Essen. Biomüll aus Millionen Haushalten wird verheizt, nur weil braune Tonnen fehlen oder die Behälter falsch befüllt werden. Bald drohen Geldbußen.

  • Speisereste oder Gartenabfälle können in der Biotonne entsorgt werden. Aus den organischen Abfällen wird Biogas oder Kompost.
  • Trotz gesetzlicher Vorgaben wird in Millionen Haushalten wertvoller Biomüll mit dem Restmüll verbrannt, weil braune Tonnen fehlen oder die Behälter falsch befüllt werden. Nun werden die Vorschriften verschärft.
  • In diesem Artikel lesen Sie, was mit dem Biomüll passiert und welche Regeln künftig gelten.

**Datenauszüge:**

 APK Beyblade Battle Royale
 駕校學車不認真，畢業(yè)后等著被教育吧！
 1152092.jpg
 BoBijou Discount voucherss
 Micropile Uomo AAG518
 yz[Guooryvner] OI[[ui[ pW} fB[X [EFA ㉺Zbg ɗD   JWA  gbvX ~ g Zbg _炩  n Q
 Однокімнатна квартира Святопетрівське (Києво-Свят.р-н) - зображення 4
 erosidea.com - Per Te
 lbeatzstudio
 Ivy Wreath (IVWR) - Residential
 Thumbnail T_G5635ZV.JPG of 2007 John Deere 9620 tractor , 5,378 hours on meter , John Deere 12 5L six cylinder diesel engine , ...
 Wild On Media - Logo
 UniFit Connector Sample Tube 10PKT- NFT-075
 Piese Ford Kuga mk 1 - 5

**Aufgabe 1:** Bitte nennen Sie jedes verschiedene Wort im Seitentext über Biomüll, das mit „Bio“ beginnt.
**Aufgabe 2:** Schreiben Sie den Seitentext über Biomüll im Anschluss an seinen letzten Satz weiter.

**Ihre Antwort 1:** Biomüll, Biotonne, Biogas

**Ihre Antwort 2:**
Rund fünf Millionen Tonnen Biomüll aus Sammelbehältern werden jährlich in Deutschland verwertet, pro Kopf rund 60 Kilo, hat das Umweltbundesamt ausgerechnet. Von übrig gebliebenen Nudeln über Kaffeesatz und Eierschalen bis hin zum Grünschnitt aus dem Garten: In den – je nach Region – braunen Tonnen landet alles, was organischer Abfall ist. Also das, was sich zersetzen kann. Ein Schatz, der viel zu kostbar ist, um verbrannt zu werden, sagt Michael Jedelhauser, Experte für Kreislaufwirtschaft beim Naturschutzbund Deutschland (NABU). Doch genau das geschieht immer noch in Millionen Haushalten, die keine Biotonne haben.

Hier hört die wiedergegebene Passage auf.